Date: Thursday 9 March 2017
Venue: EZ.G.22, Western Sydney University, Parramatta South campus
(King's College London)
The Urban Brain: Living in the Neurosocial City*
In this seminar I will argue that we should rethink the experience of living in the city in the light of recent developments in the sciences of life. We now know a great deal about the corporeal and cerebral impacts of the varieties of forms of life that we call 'urban'. I will argue that social scientists
need to work with researchers in the life sciences to understand how urban experience, and urban adversity 'gets under the skin' and shapes the bodies and brains of urban citizens and denizens. I will discuss the idea of 'the neurosocial city,' that I have developed with Des Fitzgerald. This concept
aims to grasp the ways that the forms of life in the conglomerations we call cities are simultaneously lived and transacted through the living bodies and brains of 'each and of all' – the individuals and the multitudes who inhabit urban space.
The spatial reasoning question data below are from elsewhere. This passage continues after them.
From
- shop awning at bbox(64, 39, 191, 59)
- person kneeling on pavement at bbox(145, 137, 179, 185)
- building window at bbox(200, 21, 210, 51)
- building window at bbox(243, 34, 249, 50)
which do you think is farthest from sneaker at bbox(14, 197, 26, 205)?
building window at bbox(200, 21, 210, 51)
I will outline the argument that my colleagues and
I are developing in our current research on the mental consequences of migration into megacities, and draw out the implications, on the one hand for our understanding of the vital lives of cities, and on the other, for the relations between the social sciences and the life sciences today.
Nikolas Rose is Professor of Sociology and Head of the Department of Social Science, Health and Medicine at King's College London.
His work explores how scientific developments have changed conceptions of human identity and governance and what this means for our political, socio-economic and legal futures.
Rose is a Co-director of the Centre for Synthetic Biology and Innovation (CSynBI), a major research collaboration between King's and Imperial College London.
A member of numerous advisory groups engaging key stakeholders, he has also held high-level academic posts in LSE and at Goldsmiths.
Trained as a biologist, a psychologist and a sociologist, Rose co-founded two influential radical journals in the 1970s and 1980s, playing a key role in introducing French post-structuralist critical thought to an English speaking audience and helping develop new approaches to political analysis and strategy.
He has published widely across numerous fields and disciplines, with work translated into 13 languages.
He is a former Managing Editor of Economy and Society and Joint Editor-in-Chief of the interdisciplinary journal, BioSocieties.
His latest book, written with Joelle Abi-Rached, is Neuro.
*This is the title of the book I am currently writing with Des Fitzgerald, to be published by Princeton University Press, probably in 2018. Many of the ideas and concepts have been developed jointly in this collaborative work.